GCC: GCC is open source, so the access to its C++ frontend is available. But it doesn’t have a native architecture for user extension, any additional custom feature support would require us to intrusively modify the frontend. I’d like to recommend you to have a look at an awesome series of blog post by Roger Ferrer Ibáñez if you would want to deal with it.
Clang: Clang is basically a light-weight GCC frontend which initially designed by Apple but open-sourced (somehow sounds like a Sith joined the rebellions), which now developed and maintained by the LLVM Developer Group. It was naturally modeled with a different workflow from GCC that all modules of Clang are individual libs, so it’s always flexible to be used as a general frontend despite the actual usage cases, whether you’d like to just compile your C-family source to binary or you want to customize out some functionalities like code refactoring or formatting, it would be totally possible with a non-intrusive approach to implement them atop Clang.

Required work -
[A] Reproduce the compiler frontend passage from "Clang: Clang is" to "them atop Clang.".
[B] In the compiler frontend passage, who develops and maintains Clang today?
[C] Translate this sentence from the compiler frontend passage into Spanish: "GCC is open source, so the access to its C++ frontend is available."

Dataset section -
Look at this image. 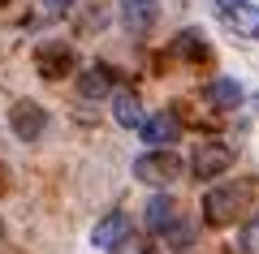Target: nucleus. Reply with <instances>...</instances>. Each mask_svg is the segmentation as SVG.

Solved problems -
[A]
Clang: Clang is basically a light-weight GCC frontend which initially designed by Apple but open-sourced (somehow sounds like a Sith joined the rebellions), which now developed and maintained by the LLVM Developer Group. It was naturally modeled with a different workflow from GCC that all modules of Clang are individual libs, so it’s always flexible to be used as a general frontend despite the actual usage cases, whether you’d like to just compile your C-family source to binary or you want to customize out some functionalities like code refactoring or formatting, it would be totally possible with a non-intrusive approach to implement them atop Clang.

[B] The LLVM Developer Group.

[C] GCC es de código abierto, por lo que el acceso a su frontend de C++ está disponible.